En met het verdwijnen van plantensoorten gaat ook de diversiteit van
insectensoorten snel achteruit. Op de langere termijn blijkt nu juist
dat voor de bestuiving van alle plantensoorten in een landschap een
grote insectendiversiteit van essentieel belang is. Veel planten
hebben verschillende bestuivers nodig. Hoe meer insectensoorten er
aanwezig zijn, hoe groter dus de kans dat ook de planten het goed
blijven doen.'
Blauwe knoop en fluitenkruid
Voor afzonderlijke plantensoorten is het effect van biodiversiteit op
bestuiving niet zo eenvoudig te voorspellen. Plantensoorten die door
weinig insectensoorten worden bezocht zijn het meest kwetsbaar, vooral
als de bestuiver zelf, op zijn beurt, van die specifieke plant
afhankelijk is. Hoffmann: `Als die insecten wegblijven, hebben deze
planten maar weinig alternatieven en verdwijnen op den duur door
gebrek aan bestuiving. Een voorbeeld is de grote wederik, die maar
door één bijensoort wordt bestoven. Zonder deze bijen zal de nu nog
veel voorkomende grote wederik het heel moeilijk krijgen. Ook de
achteruitgang van de blauwe knoop is mogelijk versterkt door het
verdwijnen van zijn bestuivers. Vooral kleine geïsoleerde populaties
blauwe knoop blijken voor de bestuiving afhankelijk te zijn van de
biodiversiteit. Plantensoorten zoals fluitenkruid, die door zoveel
verschillende soorten kunnen worden bezocht, zijn veel minder
kwetsbaar.'
Anders maaien
Wegbermen vormen een belangrijke verbinding tussen de natuurgebieden
en zijn essentieel voor het behoud van wilde plantensoorten en hun
bestuivers, stelt Hoffmann. De diversiteit in bermen staat en valt
echter met de manier waarop bermen worden beheerd. Het viel hem op dat
het beheer in Drenthe nogal chaotisch is. `Ik heb meegemaakt dat
bermen met een klepelmaaier zo kaal waren gemaaid dat er een maand
niets wilde bloeien. Dat is funest voor de diversiteit. Het probleem
is dat er niet één instantie is die verantwoordelijk is voor het
maaien. Er zijn allerlei uitvoerende partijen bij betrokken en die
maaien allemaal op hun eigen manier. Ze zouden hun beleid beter moeten
coördineren. Het beste is om één tot twee keer per jaar te maaien en
het maaisel zo snel mogelijk te verwijderen. Je kunt ook gefaseerd
maaien, zodat je rekening kunt houden met bepaalde plantensoorten.

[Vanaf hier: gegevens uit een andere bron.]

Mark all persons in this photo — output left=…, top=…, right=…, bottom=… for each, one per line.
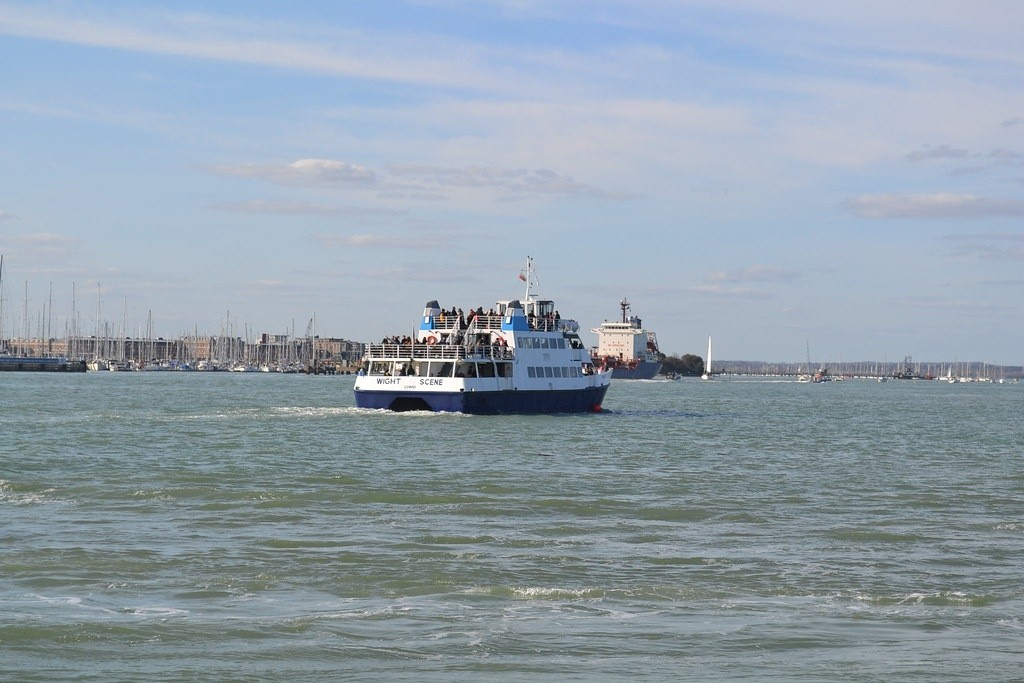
left=359, top=307, right=608, bottom=376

Bijvoorbeeld eerst de ene kant van de weg en een paar weken later pas
de andere.'
Insecten in je tuin
Ook voor de landbouw is de diversiteit van insecten belangrijk, meent
Hoffmann. `Zeker voor fruittelers. Als je kersen, appels of bessen
teelt, ben je ook afhankelijk van bestuivers.' Particulieren die meer
vlinders willen lokken naar hun tuin, kunnen de biodiversiteit een
handje helpen. `Maak je beplanting wat natuurlijker door inheemse
soorten te planten. En neem niet alleen plantensoorten met dubbele
bloemen, maar soorten waar de insecten goed bij kunnen. Zo lok je de
meeste hommels, zweefvliegen, bijen en vlinders naar je tuin en bied
je vele insecten een mooie pleisterplaats.'
Curriculum vitae
Frank Hoffmann (Zeven, Duitsland, 1974,) studeerde biologie aan de
RUG. Hij verrichtte er ook zijn promotieonderzoek, aan de vakgroep
Community and Conservation Ecology van het onderzoeksinstituut Centre
for Ecological and Evolutionary Studies. Zijn onderzoek werd
gefinancierd door het Stimuleringsfonds Biodiversiteit van NWO/Aard en
Levenswetenschappen. Hij is momenteel werkzaam als vertaler Duits bij
het vertaalbureau Language Unlimited BV te Utrecht. Hoffmann
promoveert tot doctor in de Wiskunde en Natuurwetenschappen. Zijn
promotoren zijn prof. dr. J. van Andel en dr. M.M. Kwak. De titel van
zijn proefschrift luidt: Biodiversity andpollination. Flowering plants
and flower-visiting insects in agricultural and semi-natural
landscapes. Het ISBN-nummer is 90-367-2443-0.